__Work instructions__: Return every record below exactly as written, but leave out the pictures.

__Record set__:
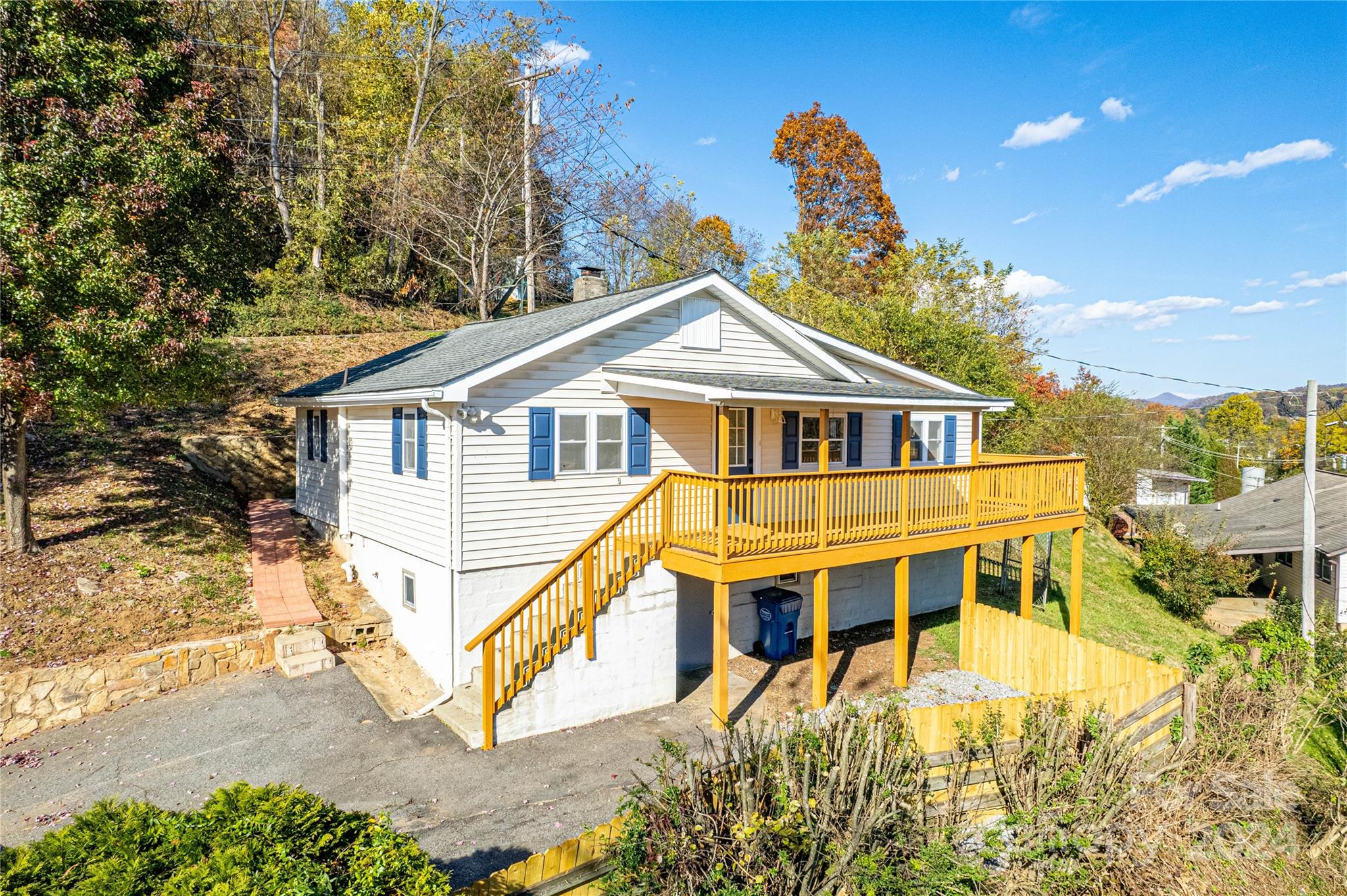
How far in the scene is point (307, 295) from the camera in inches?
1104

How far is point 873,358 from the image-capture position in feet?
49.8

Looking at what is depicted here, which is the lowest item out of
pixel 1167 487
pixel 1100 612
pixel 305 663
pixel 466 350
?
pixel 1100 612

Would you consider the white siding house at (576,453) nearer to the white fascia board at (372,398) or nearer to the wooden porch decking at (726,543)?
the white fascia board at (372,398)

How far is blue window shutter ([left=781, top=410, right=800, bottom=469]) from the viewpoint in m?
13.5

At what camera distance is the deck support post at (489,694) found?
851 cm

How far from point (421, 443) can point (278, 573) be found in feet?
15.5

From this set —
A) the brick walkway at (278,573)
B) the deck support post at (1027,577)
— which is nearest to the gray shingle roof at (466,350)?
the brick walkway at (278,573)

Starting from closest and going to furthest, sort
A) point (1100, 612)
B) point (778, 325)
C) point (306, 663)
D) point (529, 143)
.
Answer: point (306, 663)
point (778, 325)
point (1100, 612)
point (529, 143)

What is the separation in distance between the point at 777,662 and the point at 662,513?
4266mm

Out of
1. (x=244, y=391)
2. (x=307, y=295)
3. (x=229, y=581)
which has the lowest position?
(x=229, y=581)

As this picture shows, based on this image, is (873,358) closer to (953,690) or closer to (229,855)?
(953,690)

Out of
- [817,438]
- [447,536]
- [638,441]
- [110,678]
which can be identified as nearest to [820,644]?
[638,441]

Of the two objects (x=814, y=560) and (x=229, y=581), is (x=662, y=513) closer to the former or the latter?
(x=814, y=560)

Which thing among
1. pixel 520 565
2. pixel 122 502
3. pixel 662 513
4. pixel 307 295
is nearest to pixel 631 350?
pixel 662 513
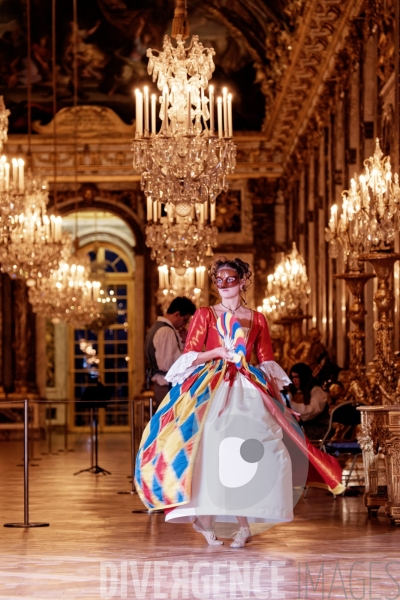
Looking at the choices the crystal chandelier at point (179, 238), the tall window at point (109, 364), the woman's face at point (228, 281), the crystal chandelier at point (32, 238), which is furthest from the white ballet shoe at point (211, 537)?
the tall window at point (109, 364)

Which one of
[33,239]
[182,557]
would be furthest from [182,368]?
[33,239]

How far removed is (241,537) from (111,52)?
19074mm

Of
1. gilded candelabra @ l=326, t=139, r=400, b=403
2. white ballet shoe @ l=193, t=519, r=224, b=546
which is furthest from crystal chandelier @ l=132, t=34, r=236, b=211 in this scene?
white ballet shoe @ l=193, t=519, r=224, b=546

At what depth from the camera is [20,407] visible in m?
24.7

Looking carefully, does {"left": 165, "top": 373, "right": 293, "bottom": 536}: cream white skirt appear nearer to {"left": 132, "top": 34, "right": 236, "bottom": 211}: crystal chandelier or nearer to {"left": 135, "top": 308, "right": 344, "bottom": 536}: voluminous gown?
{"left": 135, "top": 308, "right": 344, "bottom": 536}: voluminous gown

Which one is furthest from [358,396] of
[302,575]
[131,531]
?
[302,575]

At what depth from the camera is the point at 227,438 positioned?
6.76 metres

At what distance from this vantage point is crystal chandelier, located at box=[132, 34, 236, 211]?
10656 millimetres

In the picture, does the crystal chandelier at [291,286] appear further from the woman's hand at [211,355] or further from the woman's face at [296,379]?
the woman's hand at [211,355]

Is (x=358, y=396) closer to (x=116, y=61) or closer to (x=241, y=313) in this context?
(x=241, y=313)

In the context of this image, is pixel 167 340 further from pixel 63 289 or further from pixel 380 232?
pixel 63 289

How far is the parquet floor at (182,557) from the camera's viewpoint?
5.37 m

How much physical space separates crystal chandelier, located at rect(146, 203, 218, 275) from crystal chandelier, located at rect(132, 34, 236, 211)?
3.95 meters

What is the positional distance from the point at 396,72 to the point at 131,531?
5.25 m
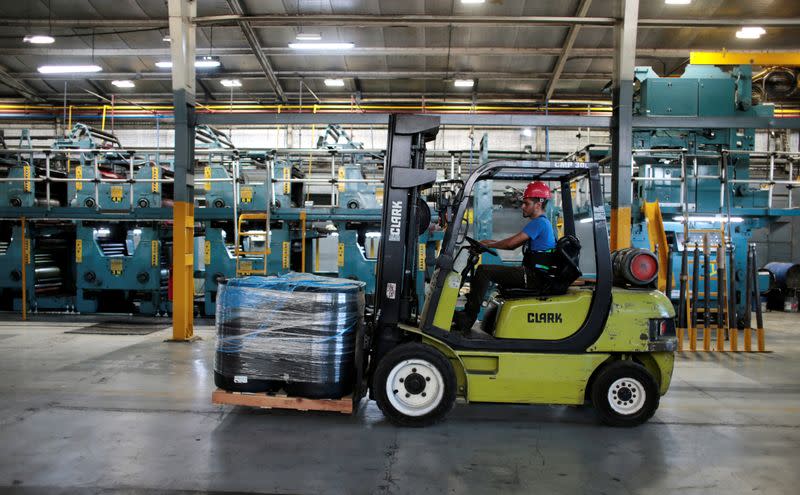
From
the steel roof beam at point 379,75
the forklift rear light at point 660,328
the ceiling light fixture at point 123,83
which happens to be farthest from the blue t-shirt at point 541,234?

__Solution to this exercise__:
How far in the scene is point (307, 295) from the camera in inches?
1104

How far is point 873,358 from the image-capture position in feet?
49.8

Looking at what is depicted here, which is the lowest item out of
pixel 1167 487
pixel 1100 612
pixel 305 663
pixel 466 350
?
pixel 1100 612

Would you consider the white siding house at (576,453) nearer to the white fascia board at (372,398) or nearer to the wooden porch decking at (726,543)?
the white fascia board at (372,398)

How far is blue window shutter ([left=781, top=410, right=800, bottom=469]) from the viewpoint in m?
13.5

At what camera distance is the deck support post at (489,694) found?
851 cm

How far from point (421, 443) can point (278, 573) be found in feet?
15.5

From this set —
A) the brick walkway at (278,573)
B) the deck support post at (1027,577)
— which is nearest to the gray shingle roof at (466,350)?
the brick walkway at (278,573)

Starting from closest and going to furthest, sort
A) point (1100, 612)
B) point (778, 325)
C) point (306, 663)
D) point (529, 143)
.
Answer: point (306, 663)
point (778, 325)
point (1100, 612)
point (529, 143)

What is the separation in distance between the point at 777,662 and the point at 662,513?
4266mm

Out of
1. (x=244, y=391)
2. (x=307, y=295)
3. (x=229, y=581)
which has the lowest position?
(x=229, y=581)

As this picture shows, based on this image, is (873,358) closer to (953,690) or closer to (229,855)?
(953,690)

Out of
- [817,438]
- [447,536]
- [638,441]
- [110,678]
which can be identified as nearest to [820,644]?
[638,441]

Of the two objects (x=814, y=560) and (x=229, y=581), is (x=662, y=513) closer to the former or the latter?
(x=814, y=560)

Which thing among
1. pixel 520 565
2. pixel 122 502
3. pixel 662 513
4. pixel 307 295
is nearest to pixel 631 350?
pixel 662 513
Looking at the choices the crystal chandelier at point (179, 238), the tall window at point (109, 364), the woman's face at point (228, 281), the crystal chandelier at point (32, 238), which is furthest from the white ballet shoe at point (211, 537)?
the tall window at point (109, 364)

Which one of
[33,239]
[182,557]
would be furthest from [182,368]?
[33,239]

How far removed is (241,537) from (111,52)?
19074mm

Of
1. gilded candelabra @ l=326, t=139, r=400, b=403
2. white ballet shoe @ l=193, t=519, r=224, b=546
which is furthest from crystal chandelier @ l=132, t=34, r=236, b=211 in this scene?
white ballet shoe @ l=193, t=519, r=224, b=546

At what depth from the camera is [20,407] visible in m?
24.7

Looking carefully, does {"left": 165, "top": 373, "right": 293, "bottom": 536}: cream white skirt appear nearer to {"left": 132, "top": 34, "right": 236, "bottom": 211}: crystal chandelier or nearer to {"left": 135, "top": 308, "right": 344, "bottom": 536}: voluminous gown?
{"left": 135, "top": 308, "right": 344, "bottom": 536}: voluminous gown

Which one is furthest from [358,396] of
[302,575]
[131,531]
?
[302,575]

At what depth from the camera is the point at 227,438 positioned?
6.76 metres

At what distance from this vantage point is crystal chandelier, located at box=[132, 34, 236, 211]?
10656 millimetres

In the picture, does the crystal chandelier at [291,286] appear further from the woman's hand at [211,355] or further from the woman's face at [296,379]?
the woman's hand at [211,355]

Is (x=358, y=396) closer to (x=116, y=61) or closer to (x=241, y=313) in this context?
(x=241, y=313)

In the context of this image, is pixel 167 340 further from pixel 63 289 or further from pixel 380 232?
pixel 63 289

How far is the parquet floor at (182,557) from the camera's viewpoint?
5.37 m

How much physical space separates crystal chandelier, located at rect(146, 203, 218, 275) from crystal chandelier, located at rect(132, 34, 236, 211)?
3.95 meters

What is the positional distance from the point at 396,72 to the point at 131,531?
5.25 m
From
the steel roof beam at point 379,75
the forklift rear light at point 660,328
the ceiling light fixture at point 123,83
which happens to be farthest from the blue t-shirt at point 541,234?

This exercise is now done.